Exercise details
Copy the entries below line for line, leaving out the pictures.

[start of Material for this exercise]

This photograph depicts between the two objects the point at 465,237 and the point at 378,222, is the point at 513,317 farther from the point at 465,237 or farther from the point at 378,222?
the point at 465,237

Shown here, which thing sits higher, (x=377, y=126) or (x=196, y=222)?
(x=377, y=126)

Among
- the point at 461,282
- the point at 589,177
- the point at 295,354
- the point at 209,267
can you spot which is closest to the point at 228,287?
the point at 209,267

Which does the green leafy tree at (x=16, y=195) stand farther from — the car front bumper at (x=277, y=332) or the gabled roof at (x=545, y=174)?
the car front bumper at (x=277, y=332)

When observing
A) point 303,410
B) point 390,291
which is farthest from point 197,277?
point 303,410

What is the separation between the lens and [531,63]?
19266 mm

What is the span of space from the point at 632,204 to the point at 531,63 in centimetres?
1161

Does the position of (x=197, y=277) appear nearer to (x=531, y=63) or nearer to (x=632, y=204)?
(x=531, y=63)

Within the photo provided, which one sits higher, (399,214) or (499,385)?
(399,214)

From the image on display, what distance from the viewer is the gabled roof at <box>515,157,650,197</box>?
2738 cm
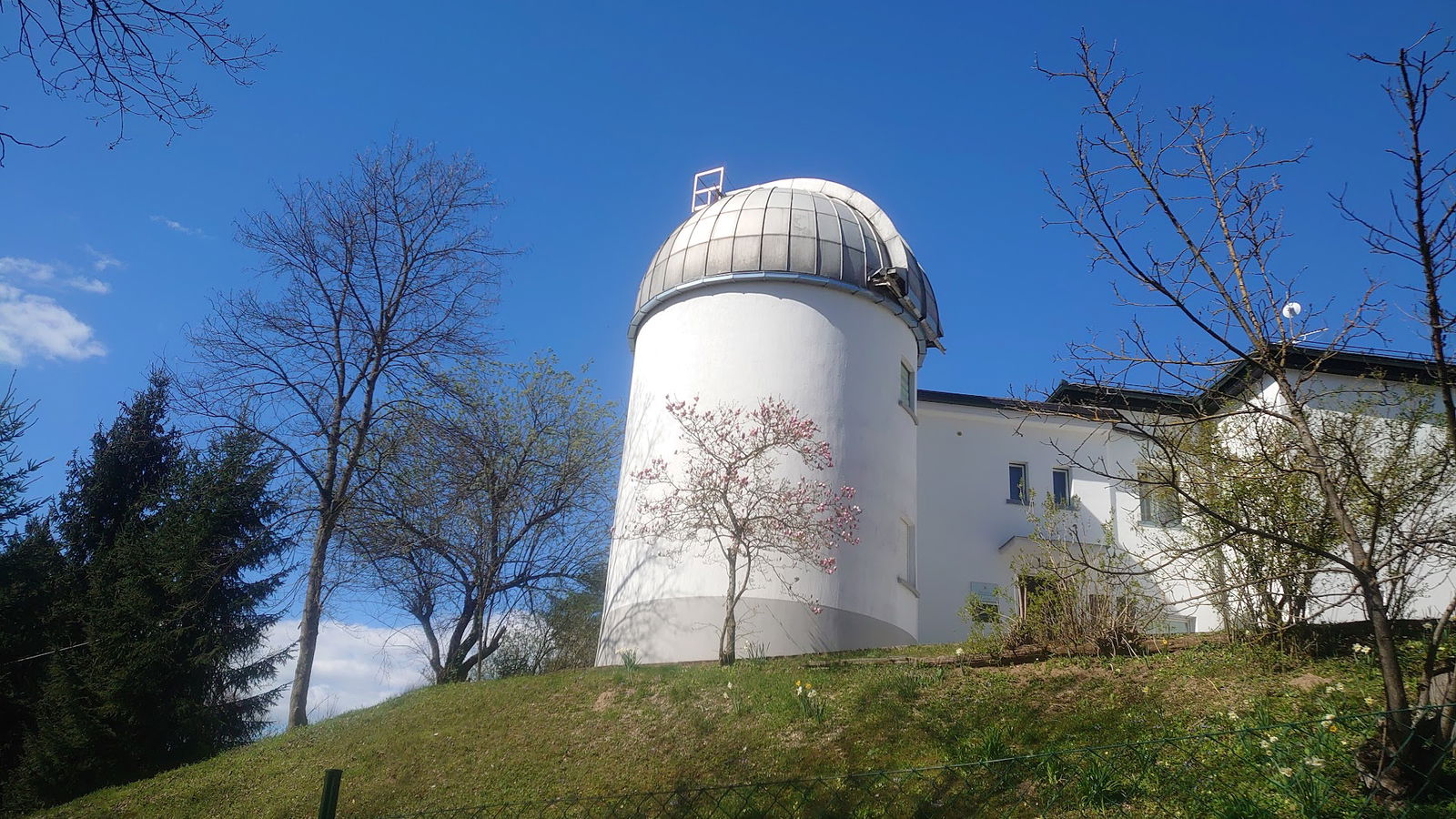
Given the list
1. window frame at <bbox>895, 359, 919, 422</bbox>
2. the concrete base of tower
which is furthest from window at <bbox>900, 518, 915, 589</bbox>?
window frame at <bbox>895, 359, 919, 422</bbox>

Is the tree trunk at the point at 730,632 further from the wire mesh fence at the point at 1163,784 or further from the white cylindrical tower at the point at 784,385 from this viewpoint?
the wire mesh fence at the point at 1163,784

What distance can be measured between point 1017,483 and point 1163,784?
49.1 feet

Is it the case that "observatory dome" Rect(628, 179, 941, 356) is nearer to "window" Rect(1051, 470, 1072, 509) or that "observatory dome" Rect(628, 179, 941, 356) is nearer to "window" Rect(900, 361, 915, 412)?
"window" Rect(900, 361, 915, 412)

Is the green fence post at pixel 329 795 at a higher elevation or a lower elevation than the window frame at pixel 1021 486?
lower

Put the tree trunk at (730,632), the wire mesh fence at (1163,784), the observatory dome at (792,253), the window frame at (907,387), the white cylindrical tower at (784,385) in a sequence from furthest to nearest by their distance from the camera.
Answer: the window frame at (907,387)
the observatory dome at (792,253)
the white cylindrical tower at (784,385)
the tree trunk at (730,632)
the wire mesh fence at (1163,784)

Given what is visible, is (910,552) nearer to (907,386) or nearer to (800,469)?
(907,386)

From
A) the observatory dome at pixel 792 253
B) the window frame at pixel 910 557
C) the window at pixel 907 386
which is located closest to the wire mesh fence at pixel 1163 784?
the window frame at pixel 910 557

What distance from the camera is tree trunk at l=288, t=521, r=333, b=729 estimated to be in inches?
584

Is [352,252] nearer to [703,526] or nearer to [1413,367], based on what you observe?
[703,526]

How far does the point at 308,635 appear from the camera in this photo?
49.6 feet

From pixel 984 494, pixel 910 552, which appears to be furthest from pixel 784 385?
pixel 984 494

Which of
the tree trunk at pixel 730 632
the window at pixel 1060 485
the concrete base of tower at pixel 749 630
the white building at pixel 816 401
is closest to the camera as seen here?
the tree trunk at pixel 730 632

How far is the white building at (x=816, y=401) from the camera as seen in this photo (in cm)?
1548

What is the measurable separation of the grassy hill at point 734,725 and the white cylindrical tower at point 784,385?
224 cm
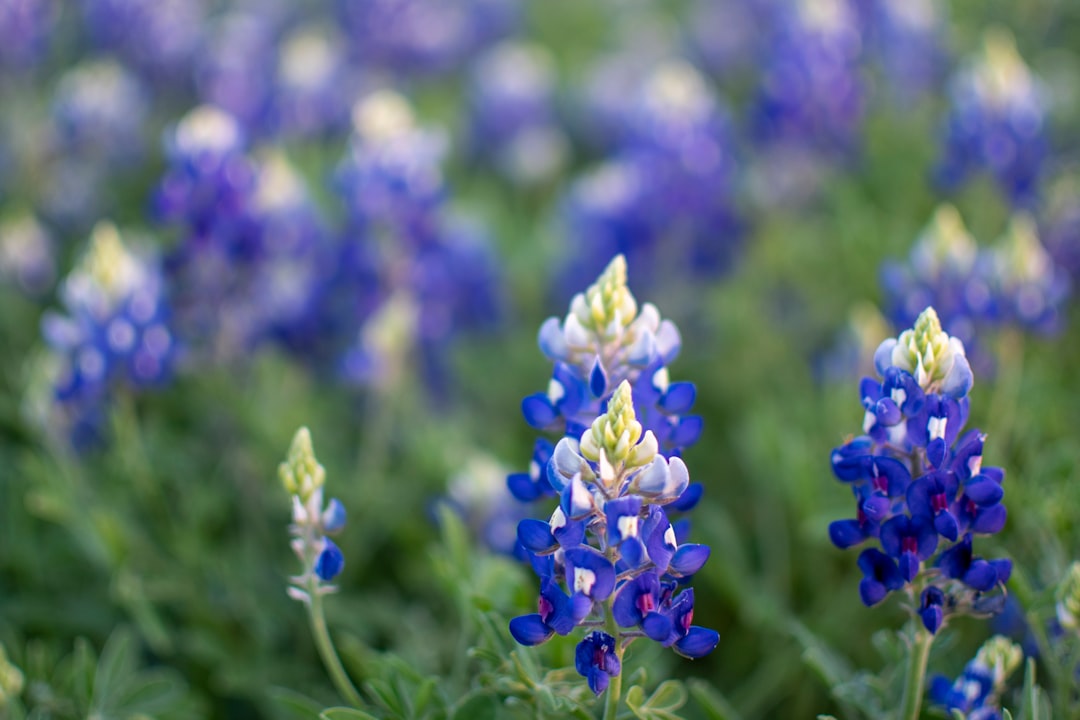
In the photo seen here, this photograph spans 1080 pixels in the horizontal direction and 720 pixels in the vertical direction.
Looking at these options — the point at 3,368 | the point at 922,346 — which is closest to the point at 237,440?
the point at 3,368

[end of Material for this exercise]

Right answer
This photograph depicts between the two objects the point at 465,237 and the point at 378,222, is the point at 513,317 farther from the point at 465,237 or farther from the point at 378,222?
the point at 465,237

Shown here, which thing sits higher, (x=377, y=126) or (x=196, y=222)?
(x=377, y=126)

Among
- the point at 461,282
- the point at 589,177
- the point at 295,354
- the point at 209,267
can you spot which is closest to the point at 228,287?
the point at 209,267

Which does the green leafy tree at (x=16, y=195) stand farther from — the car front bumper at (x=277, y=332) or the gabled roof at (x=545, y=174)?
the car front bumper at (x=277, y=332)

When observing
A) point 303,410
B) point 390,291
which is farthest from point 197,277?
point 303,410

What is the separation between the lens and [531,63]?
19266 mm

What is the span of space from the point at 632,204 to the point at 531,63 in centimetres?
1161

Does the position of (x=197, y=277) appear nearer to (x=531, y=63) or nearer to (x=632, y=204)?
(x=531, y=63)

Within the photo provided, which one sits higher, (399,214) or (499,385)?
(399,214)

From the image on display, what distance from the viewer is the gabled roof at <box>515,157,650,197</box>?
2738 cm
Given the list
1. window frame at <bbox>895, 359, 919, 422</bbox>
2. the concrete base of tower
which is furthest from window at <bbox>900, 518, 915, 589</bbox>?
window frame at <bbox>895, 359, 919, 422</bbox>

Is the tree trunk at the point at 730,632 further from the wire mesh fence at the point at 1163,784 or further from the white cylindrical tower at the point at 784,385 from this viewpoint?
the wire mesh fence at the point at 1163,784

What distance can be measured between point 1017,483 and point 1163,784?
49.1 feet

Is it the case that "observatory dome" Rect(628, 179, 941, 356) is nearer to "window" Rect(1051, 470, 1072, 509) or that "observatory dome" Rect(628, 179, 941, 356) is nearer to "window" Rect(900, 361, 915, 412)?
"window" Rect(900, 361, 915, 412)

Is the green fence post at pixel 329 795 at a higher elevation or a lower elevation than the window frame at pixel 1021 486?
lower

Put the tree trunk at (730,632), the wire mesh fence at (1163,784), the observatory dome at (792,253), the window frame at (907,387), the white cylindrical tower at (784,385) in a sequence from furthest to nearest by their distance from the camera.
Answer: the window frame at (907,387)
the observatory dome at (792,253)
the white cylindrical tower at (784,385)
the tree trunk at (730,632)
the wire mesh fence at (1163,784)

Given what is visible, is (910,552) nearer to (907,386) or nearer to (800,469)?
(907,386)

From
A) the observatory dome at pixel 792 253
B) the window frame at pixel 910 557
C) the window at pixel 907 386
which is located closest to the wire mesh fence at pixel 1163 784?
the window frame at pixel 910 557

What distance from the camera is tree trunk at l=288, t=521, r=333, b=729 estimated to be in inches?
584

Is [352,252] nearer to [703,526] or nearer to [1413,367], based on what you observe?
[703,526]

How far does the point at 308,635 appear from the camera in this photo?
49.6 feet

From pixel 984 494, pixel 910 552, which appears to be furthest from pixel 784 385?
pixel 984 494

Which of
the tree trunk at pixel 730 632
the window at pixel 1060 485
the concrete base of tower at pixel 749 630
the white building at pixel 816 401
is closest to the camera as seen here?
the tree trunk at pixel 730 632

How far is the white building at (x=816, y=401) from the camera as seen in this photo (in cm)?
1548

What is the measurable separation of the grassy hill at point 734,725 and the white cylindrical tower at point 784,385?
224 cm
In the photo seen here, this photograph spans 1080 pixels in the horizontal direction and 720 pixels in the vertical direction.
Looking at these options — the point at 3,368 | the point at 922,346 — which is closest to the point at 237,440?
the point at 3,368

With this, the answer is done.